Sous l’ère de la nouvelle Constitution Tunisienne du 26 Janvier
2014, deux gouvernements (présidés par Habib Essid ensuite par Youssef Chahed) se
sont vus accordés la confiance de L’Assemblée des Représentants du Peuple.
Durant presque 5 ans, plusieurs « incidents » liés à des
démissions ou des limogeages des ministres ont coulé beaucoup d’encre. La dernière
en date, hier même, le limogeage du ministre de la défense, du ministre des
affaires étrangères et d’un secrétaire d’Etat.
Historiquement, je cite d’autres « faits » dont notamment
le limogeage du ministre de la Justice Mohamed Salah Ben Aïssa, celui Rafik
Chelly, secrétaire d’État auprès du ministre de l’Intérieur chargé des Affaires
sécuritaires, celui de Abid Briki, de la ministre des Finances Lamia Zribi, et
le ministre de l'Éducation, Néji Jalloul. Sans oublier les limogeages du ministre
de l'Intérieur Lotfi Brahem.

● **TÂCHES DE L'EXERCICE**:
• 1. Recopiez mot pour mot le passage du texte sur les limogeages de ministres en Tunisie, à partir de « Sous l’ère de » jusqu'à « d’un secrétaire d’Etat. » inclus.
• 2. Prolongez le texte sur les limogeages de ministres en Tunisie en reprenant juste après sa dernière phrase.

● **SECTION DES DONNÉES**:
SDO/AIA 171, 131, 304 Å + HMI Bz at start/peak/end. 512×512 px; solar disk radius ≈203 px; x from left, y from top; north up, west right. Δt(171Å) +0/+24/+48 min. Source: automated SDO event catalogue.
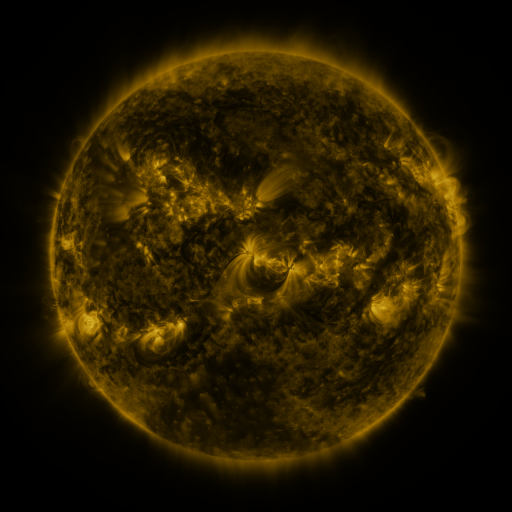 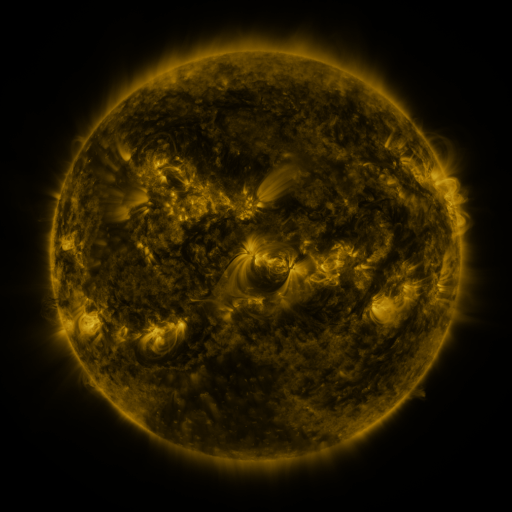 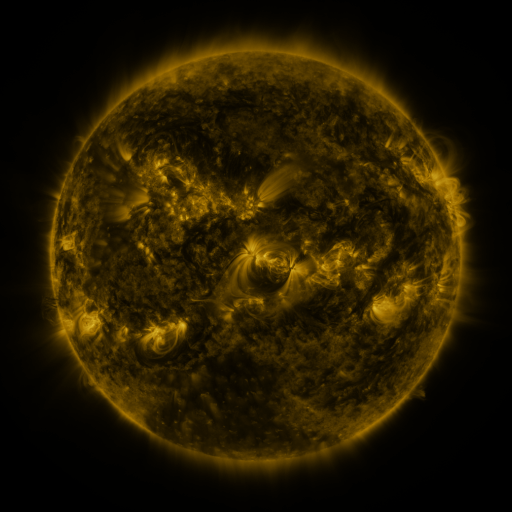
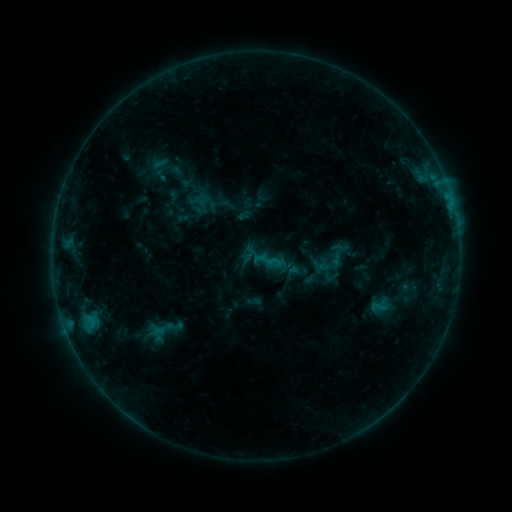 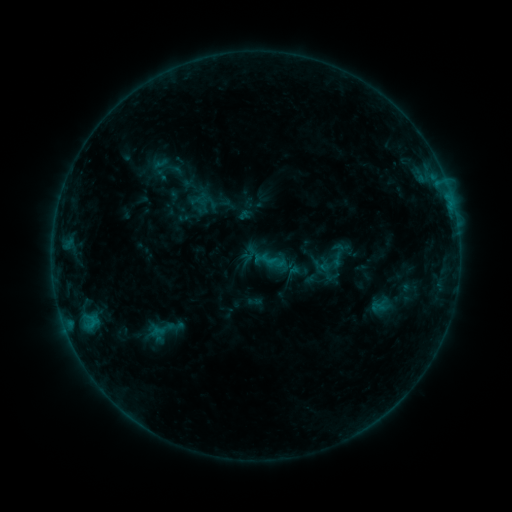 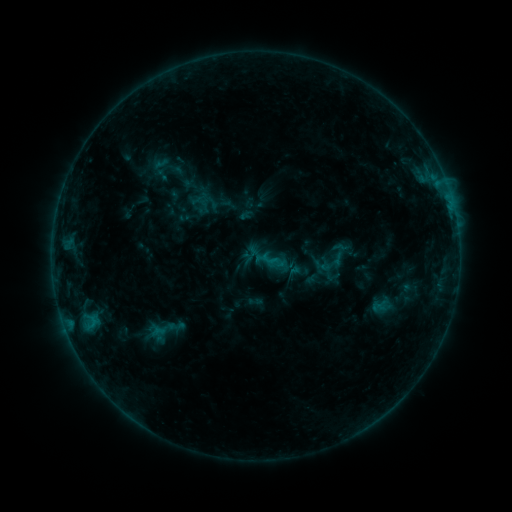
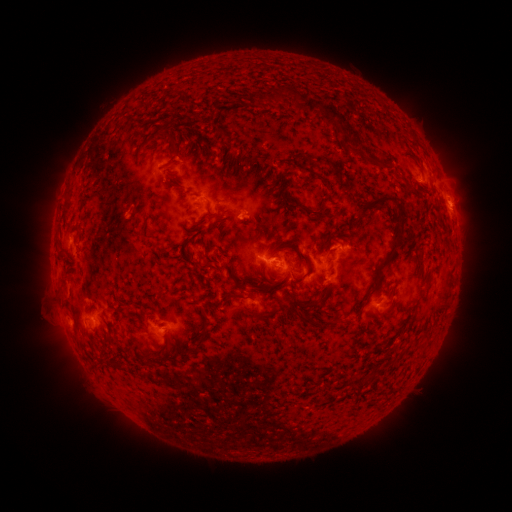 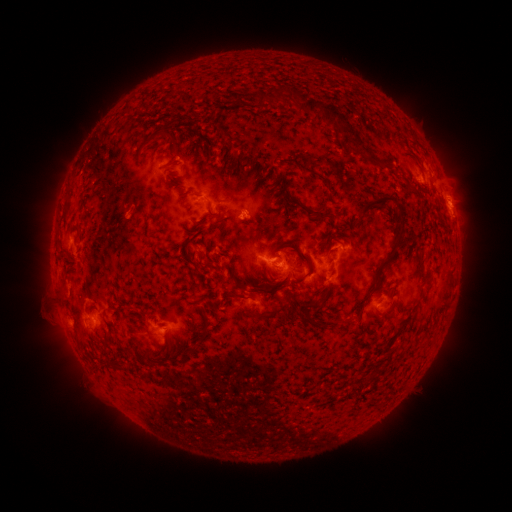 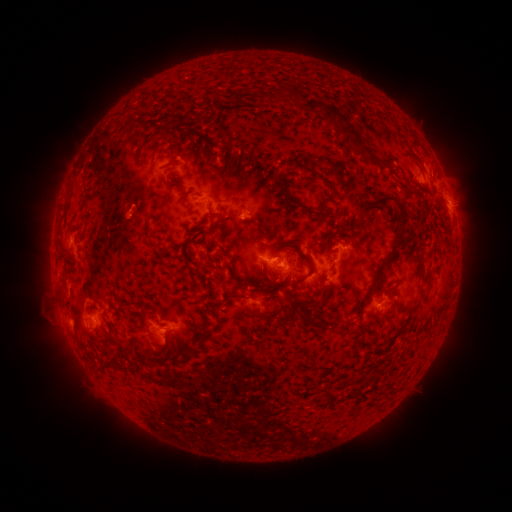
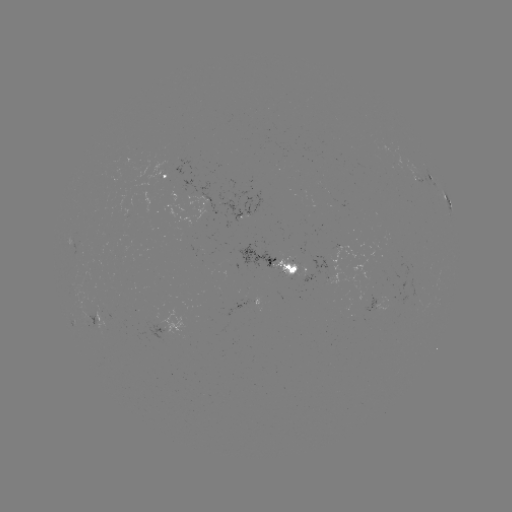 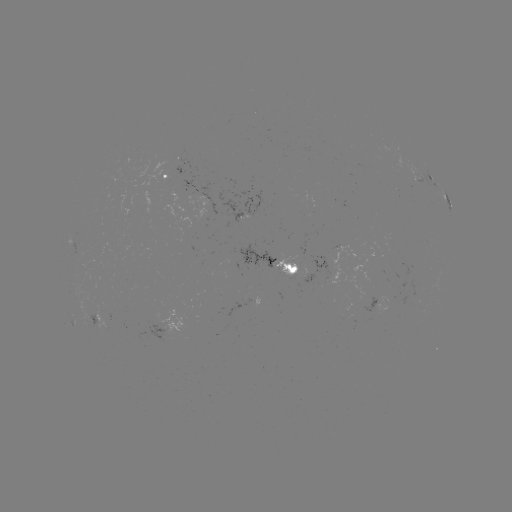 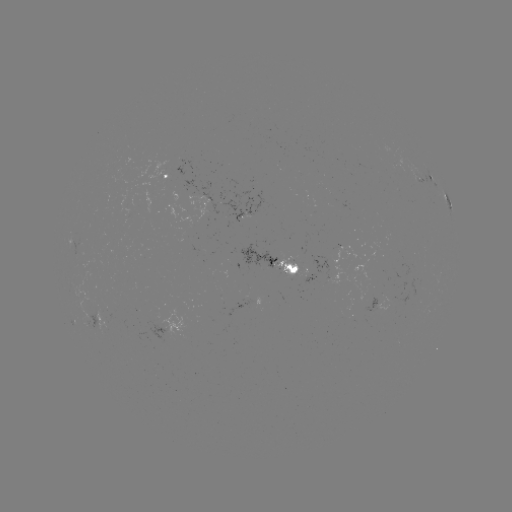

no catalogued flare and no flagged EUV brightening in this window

● **RÉPONSES PAR TÂCHE**:
• 1.
Sous l’ère de la nouvelle Constitution Tunisienne du 26 Janvier
2014, deux gouvernements (présidés par Habib Essid ensuite par Youssef Chahed) se
sont vus accordés la confiance de L’Assemblée des Représentants du Peuple.
Durant presque 5 ans, plusieurs « incidents » liés à des
démissions ou des limogeages des ministres ont coulé beaucoup d’encre. La dernière
en date, hier même, le limogeage du ministre de la défense, du ministre des
affaires étrangères et d’un secrétaire d’Etat.

• 2.
Il ne faut pas oublier, non plus, le refus de confiance par l’ARP
au gouvernement Habib Essid le conduisant à une démission de facto et son
remplacement par le Gouvernement Youssef Chahed.
Pour tous ces cas cités, le texte constitutionnel et le bon usage
démocratique ont été, à la limite, bafoués.
Un Chef du Gouvernement est-il vraiment Le Chef du
gouvernement ?
Le 1er paragraphe de l’article 89 de la Constitution
dispose explicitement que les membres du gouvernement sont « choisis »
par le Chef du Gouvernement.
Le 4ème paragraphe dispose quant à lui que le gouvernement
présente à l’ARP un résumé de son programme afin d’obtenir la confiance.
A priori, l’art 89 ne laisse aucun doute que c’est le Chef du
gouvernement qui choisit son équipe et que le vote de confiance du parlement se
fonde sur le programme du gouvernement et non sur la qualité de ses membres.
Il faut signaler en outre, que pour les postes des ministres de la
défense et celui des affaires étrangères, le choix du Chef du Gouvernement se
fait en marges des « consultations » avec le Président de la
République. Ce dernier ne choisit pas ces 2 ministres et par conséquent ne peut
pas les révoquer. Seul le chef du gouvernement est habilité à le faire par le
texte constitutionnel (Article 92 tiret 2).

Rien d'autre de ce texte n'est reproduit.